Secure Shell (SSH) is a network protocol used for secure connections between clients and servers. Every interaction between server and client is encrypted.
This tutorial explains how to enable SSH on an Ubuntu machine.
Activating SSH will allow you to connect to your system remotely and perform administrative tasks. You can also transfer files safely via scp and sftp.
Turn on SSH on Ubuntu
By default, when Ubuntu was first installed, remote access via SSH was not permitted. Enabling SSH on Ubuntu is quite easy.
Perform the following steps as root or as a user with sudo rights to install and activate SSH on your Ubuntu system:
1. Open the terminal with Ctrl + Alt + T and install the openssh-server package:
sudo apt update
sudo apt install openssh-server
When prompted, enter your password and press Enter to continue the installation.
2. After installation is complete, SSH service will start automatically. You can verify that SSH is running by typing:
sudo systemctl status ssh
The output will tell you that the service is running and is activated to start on system boot:
ssh.service - OpenBSD Secure Shell server Loaded: loaded (/lib/systemd/system/ssh.service; enabled; vendor preset: enabled) Active: active (running) since Mon 2020-06-01 12:34:00 CEST; 9h ago ...
Press q to return to the command line prompt.
3. Ubuntu is shipped with a firewall configuration tool called UFW. If a firewall is enabled on your system, be sure to open the SSH port:
sudo ufw allow ssh
There she is! You can now connect to your Ubuntu system via SSH from any remote machine. Linux and macOS systems have SSH clients installed by default. To connect from a Windows machine, use an SSH client such as Putty.
Connect to the SSH Server
To connect to your Ubuntu machine via LAN activate the ssh command followed by the user name and IP address in the following format:
Make sure you change your username with the current username and ip_address with the IP address of the Ubuntu machine where you installed SSH.
If you don’t know your IP address, you can easily find it using the ip command:
As you can see from the output, the system IP address is 10.0.2.15.
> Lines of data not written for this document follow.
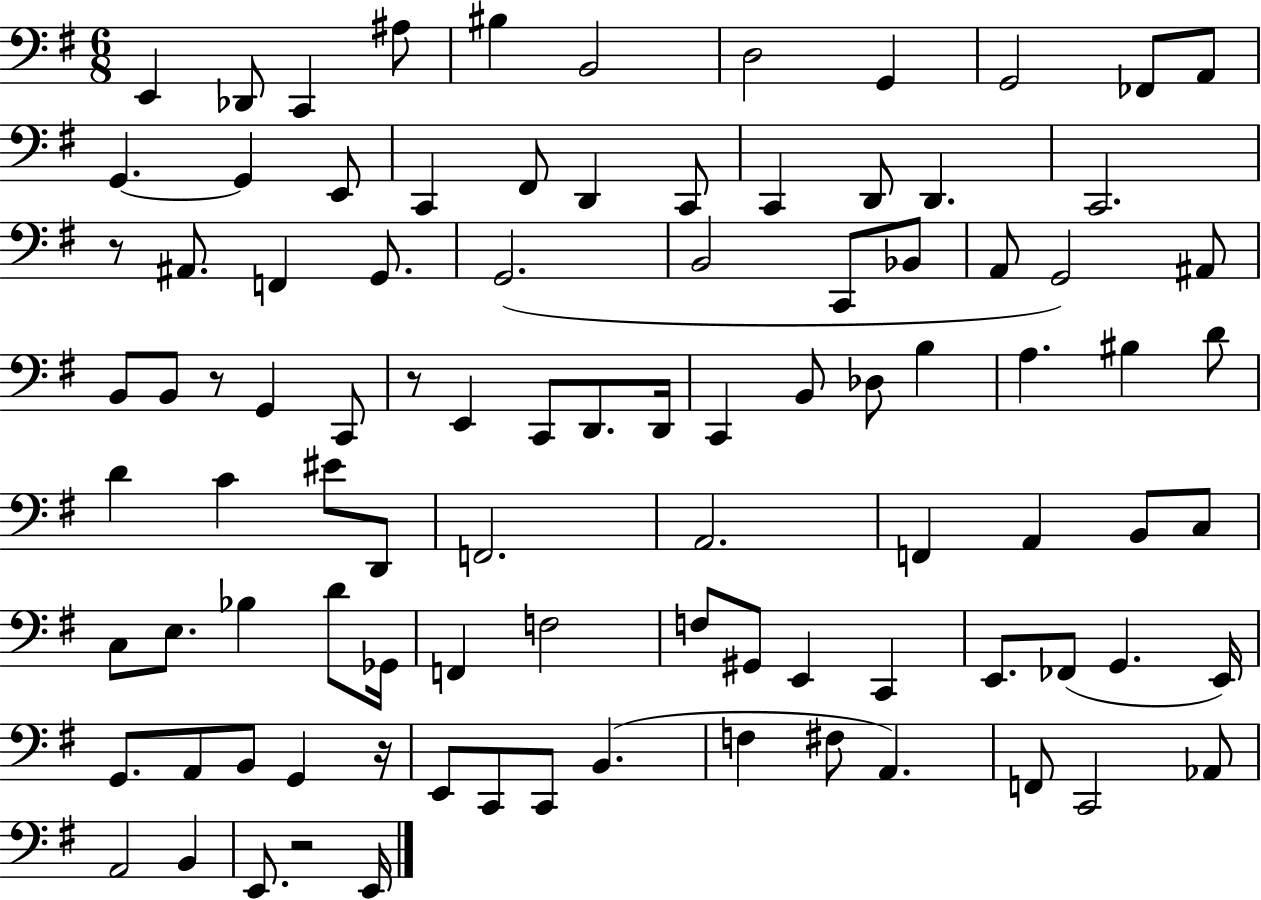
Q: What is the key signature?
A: G major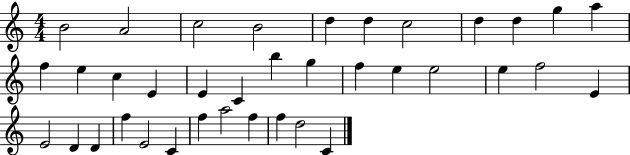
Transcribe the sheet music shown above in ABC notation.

X:1
T:Untitled
M:4/4
L:1/4
K:C
B2 A2 c2 B2 d d c2 d d g a f e c E E C b g f e e2 e f2 E E2 D D f E2 C f a2 f f d2 C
After you find the IP address, enter the remote machine by running the following ssh command:
When you first connect, you will see a message like this:
The authenticity of host '10.0.2.15 (10.0.2.15)' can't be established. ECDSA key fingerprint is SHA256:Vybt22mVXuNuB5unE++yowF7lgA/9/2bLSiO3qmYWBY. Are you sure you want to continue connecting (yes/no)?
Type yes and you will be asked to enter a password.
Warning: Permanently added '10.0.2.15' (ECDSA) to the list of known hosts. firstname.lastname@example.org's password:
After you enter your password, you will be greeted with the default Ubuntu message:
Welcome to Ubuntu 20.04 LTS (GNU/Linux 5.4.0-26-generic x86_64) * Documentation: https://help.ubuntu.com * Management: https://landscape.canonical.com * Support: https://ubuntu.com/advantage ...
You are now logged into your Ubuntu machine.
Connecting to SSH behind NAT
To connect to your home Ubuntu machine via the Internet, you need to know your public IP address and configure your router to receive data on port 22 and send it to the Ubuntu system where SSH is running.
To determine the public IP address of the machine you are trying to SSH, simply visit the following URL: https://api.ipify.org.
When setting port forwarding, each router has a different way to set port forwarding. You should consult with your router’s documentation on how to set up port forwarding. In short, you must enter the port number where the request will be made (the default SSH port is 22) and the private IP address that you found earlier (using the ip a command) of the machine where SSH is running.
After you find the IP address, and configure your router, you can enter it by typing:
If you expose your machine to the Internet, it’s a good idea to implement some security measures. The most basic is to configure your router to receive SSH traffic on non-standard ports and to forward it to port 22 on machines running SSH services.
You can also set SSH key-based authentication and connect to your Ubuntu machine without entering a password.
Disabling SSH on Ubuntu
To disable the SSH server on your Ubuntu system, simply stop the SSH service by running:
sudo systemctl disable --now ssh
Then, to reactivate it, type:
sudo systemctl enable --now ssh
We have shown you how to install and activate SSH on your Ubuntu 20.04. You can now enter your machine and perform sysadmin tasks every day through the command prompt.
If you manage multiple systems, you can simplify your workflow by defining all your connections in the SSH configuration file. Changing the default SSH port adds an additional layer of security to your system, reducing the risk of automatic attacks.